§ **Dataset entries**
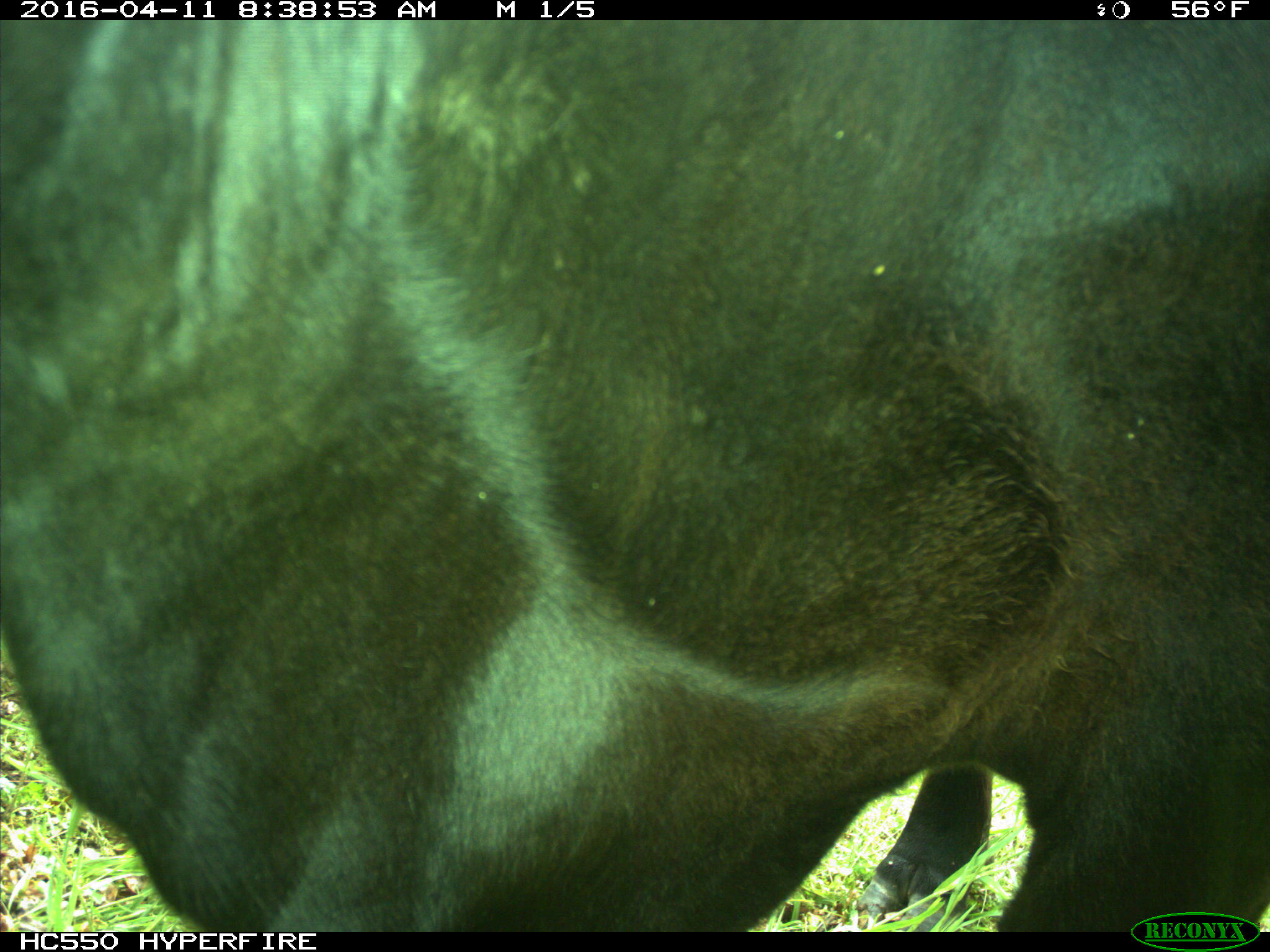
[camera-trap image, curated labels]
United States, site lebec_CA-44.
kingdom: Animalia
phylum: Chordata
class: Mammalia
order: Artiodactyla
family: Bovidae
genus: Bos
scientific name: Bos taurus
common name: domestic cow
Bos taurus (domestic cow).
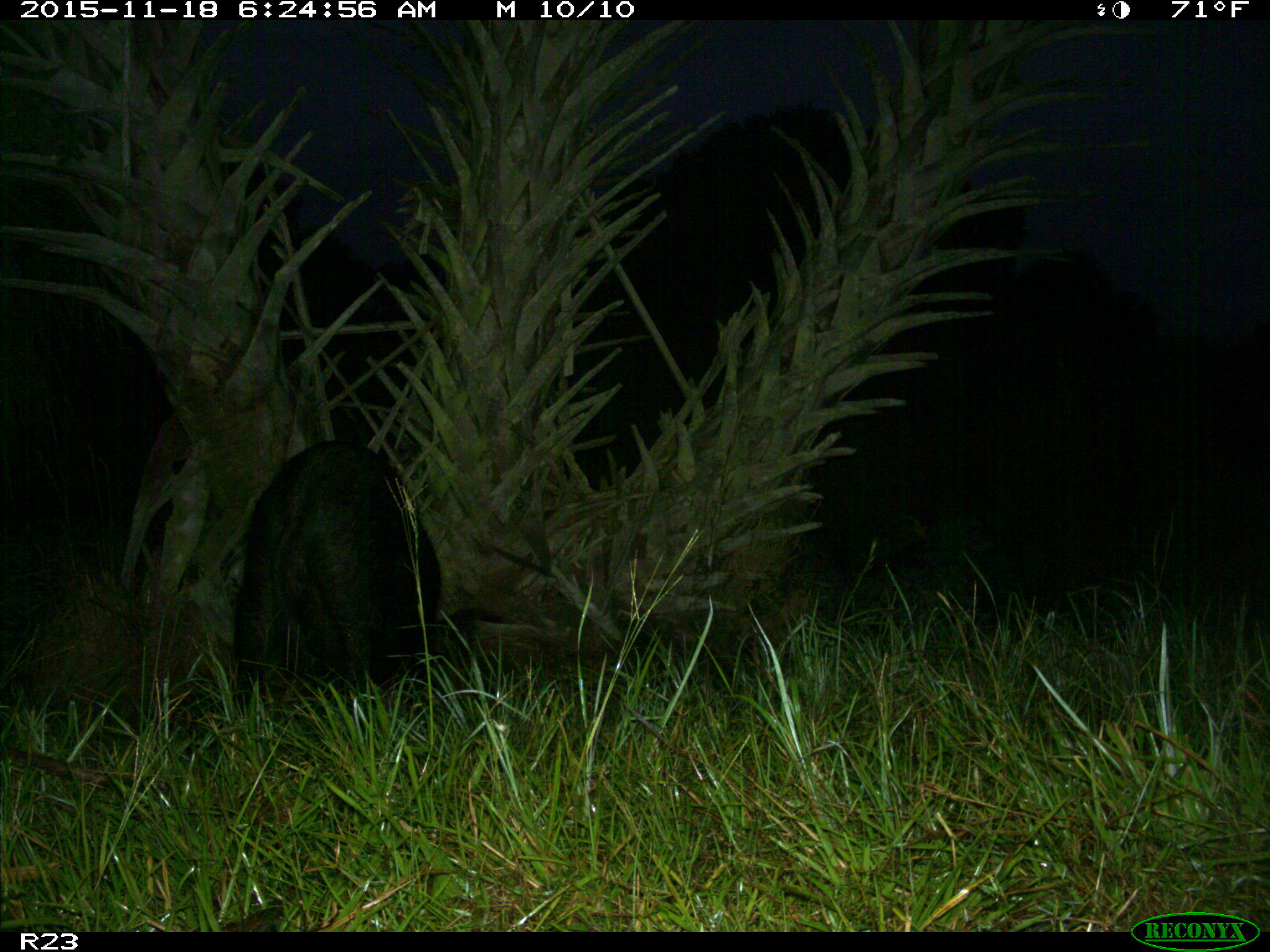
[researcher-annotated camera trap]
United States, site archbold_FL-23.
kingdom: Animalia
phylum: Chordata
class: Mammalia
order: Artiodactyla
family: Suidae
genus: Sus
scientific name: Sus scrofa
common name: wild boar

§ **ASSIGNMENT**
Please find every line in the records above that holds the word "States" and copy it.

§ **EXERCISE SOLUTION**
United States, site lebec_CA-44.
United States, site archbold_FL-23.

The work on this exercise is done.